Slowdown in Irish services sector as Iran fears weigh on businesses
Fears over the continuing US and Israeli war on Iran contributed to a slowdown in the Irish services sector, with new business activity expanding at its slowest pace in six months, according to the latest Price Managers Index (PMI) released on Tuesday. Picture: AP Photo/Mark Schiefelbein
Fears over the continuing war on Iran contributed to a slowdown in the Irish services sector, with new business activity expanding at its slowest pace in six months, according to the latest Price Managers Index (PMI) released on Tuesday.
The AIB Services PMI showed the Irish service sector expanded only slightly in March and inflationary pressures escalated. Activity increased overall but at one of the weakest rates over the past five years, as new business growth moderated.
The PMI also found service providers overall shed staff in March. Employment fell for only the third time in the past five years, "albeit at a marginal rate".

__Raw data__
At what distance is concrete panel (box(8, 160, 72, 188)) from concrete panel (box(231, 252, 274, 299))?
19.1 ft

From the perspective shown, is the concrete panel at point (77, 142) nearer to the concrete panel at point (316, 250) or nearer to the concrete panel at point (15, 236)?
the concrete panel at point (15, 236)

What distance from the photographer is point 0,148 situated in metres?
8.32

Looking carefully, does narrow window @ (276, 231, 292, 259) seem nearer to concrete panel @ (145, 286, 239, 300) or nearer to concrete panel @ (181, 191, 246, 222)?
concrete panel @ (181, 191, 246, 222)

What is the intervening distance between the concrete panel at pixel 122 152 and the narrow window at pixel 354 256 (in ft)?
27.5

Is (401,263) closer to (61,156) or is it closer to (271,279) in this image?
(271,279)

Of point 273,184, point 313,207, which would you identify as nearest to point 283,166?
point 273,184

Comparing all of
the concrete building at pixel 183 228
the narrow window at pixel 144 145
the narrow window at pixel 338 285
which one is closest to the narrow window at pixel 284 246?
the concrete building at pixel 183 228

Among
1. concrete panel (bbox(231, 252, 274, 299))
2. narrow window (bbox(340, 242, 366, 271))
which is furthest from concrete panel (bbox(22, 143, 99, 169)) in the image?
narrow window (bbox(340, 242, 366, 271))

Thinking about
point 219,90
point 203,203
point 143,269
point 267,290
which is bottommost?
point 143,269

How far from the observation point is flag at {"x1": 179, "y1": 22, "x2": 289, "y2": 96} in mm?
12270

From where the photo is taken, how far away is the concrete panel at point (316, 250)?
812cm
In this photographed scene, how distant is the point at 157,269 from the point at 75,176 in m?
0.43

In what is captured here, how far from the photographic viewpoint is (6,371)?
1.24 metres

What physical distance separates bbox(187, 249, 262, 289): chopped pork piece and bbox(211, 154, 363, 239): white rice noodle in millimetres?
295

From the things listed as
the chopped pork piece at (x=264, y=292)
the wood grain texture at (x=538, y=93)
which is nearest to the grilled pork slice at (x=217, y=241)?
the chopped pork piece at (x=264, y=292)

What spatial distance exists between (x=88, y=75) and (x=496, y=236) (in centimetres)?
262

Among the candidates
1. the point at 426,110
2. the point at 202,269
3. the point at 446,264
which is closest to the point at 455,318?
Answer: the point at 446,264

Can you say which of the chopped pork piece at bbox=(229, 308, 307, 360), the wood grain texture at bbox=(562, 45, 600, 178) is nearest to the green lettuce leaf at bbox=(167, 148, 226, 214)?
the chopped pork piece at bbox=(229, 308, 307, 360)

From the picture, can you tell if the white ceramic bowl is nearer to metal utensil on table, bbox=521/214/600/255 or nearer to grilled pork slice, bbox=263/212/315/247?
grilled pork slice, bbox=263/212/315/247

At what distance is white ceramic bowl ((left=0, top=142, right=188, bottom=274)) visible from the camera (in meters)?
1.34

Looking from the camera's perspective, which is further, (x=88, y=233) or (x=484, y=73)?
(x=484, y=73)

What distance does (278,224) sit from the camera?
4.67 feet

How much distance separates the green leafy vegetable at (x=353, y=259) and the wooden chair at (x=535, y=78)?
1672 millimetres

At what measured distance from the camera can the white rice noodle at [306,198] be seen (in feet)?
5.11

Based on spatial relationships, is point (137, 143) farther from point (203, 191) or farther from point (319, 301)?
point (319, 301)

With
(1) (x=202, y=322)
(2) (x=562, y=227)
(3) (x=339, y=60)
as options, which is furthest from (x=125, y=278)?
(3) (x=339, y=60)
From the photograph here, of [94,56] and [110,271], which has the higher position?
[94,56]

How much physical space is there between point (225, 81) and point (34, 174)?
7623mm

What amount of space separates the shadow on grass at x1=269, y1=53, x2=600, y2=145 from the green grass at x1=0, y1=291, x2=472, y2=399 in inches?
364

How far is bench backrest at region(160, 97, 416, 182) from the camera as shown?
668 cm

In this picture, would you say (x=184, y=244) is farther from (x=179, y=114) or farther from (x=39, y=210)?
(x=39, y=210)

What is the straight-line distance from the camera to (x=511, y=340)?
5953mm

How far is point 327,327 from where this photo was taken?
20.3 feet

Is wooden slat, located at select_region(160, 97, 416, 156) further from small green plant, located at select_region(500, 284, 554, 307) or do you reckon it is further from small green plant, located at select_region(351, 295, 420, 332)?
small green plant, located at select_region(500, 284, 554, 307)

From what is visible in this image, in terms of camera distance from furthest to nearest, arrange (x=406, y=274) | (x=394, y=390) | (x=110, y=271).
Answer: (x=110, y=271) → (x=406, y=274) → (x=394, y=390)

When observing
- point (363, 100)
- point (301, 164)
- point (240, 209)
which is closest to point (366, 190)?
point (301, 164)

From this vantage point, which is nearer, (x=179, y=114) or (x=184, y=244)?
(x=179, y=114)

__Required tasks__
**A)** According to the article on the Irish services slowdown, how often has employment fallen over the past five years?
**B)** Render this sentence from the article on the Irish services slowdown in Spanish: "The PMI also found service providers overall shed staff in March."
**C)** Pick up the article on the Irish services slowdown after its final sentence and carry it on.

__Exercise results__
**A)** Employment fell for only the third time in the past five years.

**B)** El PMI también constató que, en conjunto, los proveedores de servicios recortaron personal en marzo.

**C)**
The index is the sum of the percentage of ‘higher’ survey responses and half the percentage of ‘unchanged’ responses. The index therefore varies between 0 and 100, with a reading above 50 indicating an increase compared to the previous month, and below 50 an overall decrease.
"The AIB Irish Services PMI for March shows very modest growth in the sector, with the PMI easing to 50.7 from 51.8 in February. Activity levels waned amid a slowdown in new business growth, weaker hiring, and rising costs linked to the war in the Middle East,” said AIB chief econimist David McNamara. “The rate of growth in the Irish services sector was ahead of the flash Eurozone PMI at 50.1; but behind the UK and US PMIs at 51.2 and 51.1, respectively.
"The volume of outstanding work also eased to a modest pace of growth in March.”
Total business activity in the Irish service sector increased in March but the rate of expansion slowed notably, and was among the weakest since the current upturn began in March 2021.
Three of the four services subsectors measured - business services, financial services, and technology, media, and telecoms - registered higher business activity in March but the rate of growth was modest. Meanwhile the other services subsector - transport, tourism, and leisure - recorded a decline. Jobs fell slightly in three sectors, with financial services posting a slight increase.
The PMI found that technology, media, and telecoms sector performed strongest in March after a stagnation in February. New orders rose at the fastest rate in four months, and outstanding business stabilised. Employment was broadly unchanged since February. But input cost inflation accelerated to a 22-month high, prompting a steeper rise in charges.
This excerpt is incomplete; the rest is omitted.